Des élections japonaises à Notre Dame des Landes

Publié le par Europe Ecologie-Les Verts Hautes-Pyrénées

 

Des élections japonaises à Notre Dame des Landes :

une crise générale de la représentation démocratique

 

Les Japonais ont renouvelé leur Parlement le 16 décembre. La forte abstention (avec 40,68 % d'électeurs ne s'étant pas déplacés pour voter, il s'agit du record depuis 1945), de dix points supérieure à celle de 2009, est analysée par les médias et analystes politiques comme le signe d'un vote sanction du Parti Démocrate au pouvoir, sans espoir réel suscité néanmoins par le Parti Libéral-Démocrate, vainqueur par défaut. Celui-ci s'est prononcé pour une réouverture des centrales nucléaires et des mesures favorables aux grandes entreprises et à l'armée. La droite nationaliste progresse également.

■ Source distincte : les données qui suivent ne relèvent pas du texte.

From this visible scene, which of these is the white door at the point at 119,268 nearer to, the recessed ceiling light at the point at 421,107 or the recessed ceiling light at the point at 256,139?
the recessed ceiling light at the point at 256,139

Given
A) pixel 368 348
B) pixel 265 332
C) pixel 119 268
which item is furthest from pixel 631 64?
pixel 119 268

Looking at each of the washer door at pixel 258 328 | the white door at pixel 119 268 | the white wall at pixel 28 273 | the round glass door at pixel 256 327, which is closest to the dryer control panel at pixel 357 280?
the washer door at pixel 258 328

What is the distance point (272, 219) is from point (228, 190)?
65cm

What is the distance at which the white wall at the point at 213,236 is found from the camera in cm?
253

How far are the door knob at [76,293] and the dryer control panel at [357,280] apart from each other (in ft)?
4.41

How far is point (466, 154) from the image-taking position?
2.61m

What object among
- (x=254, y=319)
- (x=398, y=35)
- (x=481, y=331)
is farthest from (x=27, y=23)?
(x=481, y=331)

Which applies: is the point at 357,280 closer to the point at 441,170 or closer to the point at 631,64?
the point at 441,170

Par ailleurs,il faut noter l'échec de la coalition anti-nucléaire du Parti du Futur : alors qu'elle disposait, grâce aux dissidences issues du Parti Démocrate en 2012, d'un vivier de 62 sortants, elle ressort du scrutin avec 9 députés en tout. Ceci alors même que les sondages d'opinion montrent une majorité de 76% de Japonais favorables à l'arrêt définitif des centrales nucléaires.

Ce paradoxe d'une élection sans vrai vainqueur doit nous interroger.

Au moment où, en France aussi, le désenchantement politique l'emporte face aux contradictions apparentes entre promesses et réalisations gouvernementales, la question du positionnement des partis est posée.

L'affaire de Notre Dame des Landes cristallise au moins trois problèmes :

-Problème du rapport entre l'engagement de la transition écologique, et notamment énergétique, et la persistance à vouloir développer le transport aérien comme vecteur de développement économique d'une région;

-Problème de l'adhésion des populations impactées par un projet à la pertinence de ce projet et donc du type de dialogue démocratique à mettre en place ;

-Problème de la présence au gouvernement d'un parti opposé sur le terrain à un projet soutenu et porté par le Premier ministre et le parti majoritaire.

Ces 3 problèmes principaux posent une question commune : celle de la définition du bien commun à travers un vrai débat dont les modalités restent à définir.

On voit bien que les procédures électorales habituelles ne suffisent plus, comme le montre à l'évidence l'exemple japonais. Les gouvernants désignés par le suffrage universel n'ont plus de caractère sacré et intouchable. Leurs décisions sont interrogées et mises en doute par une opinion à la fois de plus en plus éclairée, et de plus en plus victime des rumeurs et des simplifications. Faire la part des informations et arguments justifiés et des préjugés et des rumeurs infondés devient un impératif démocratique majeur.

Pour cela la responsabilité des média devient de plus en plus lourde. Or ceux-ci sont loin d'être toujours à la hauteur. Eclairer l'opinion par des faits et des arguments vérifiés devrait pourtant être leur exigence première.

En ce qui nous concerne, à Europe Ecologie Les Verts, nous nous engageons à placer le débat public à cette hauteur. Il en va de l'avenir de la démocratie à l'âge de la rumeur Internet.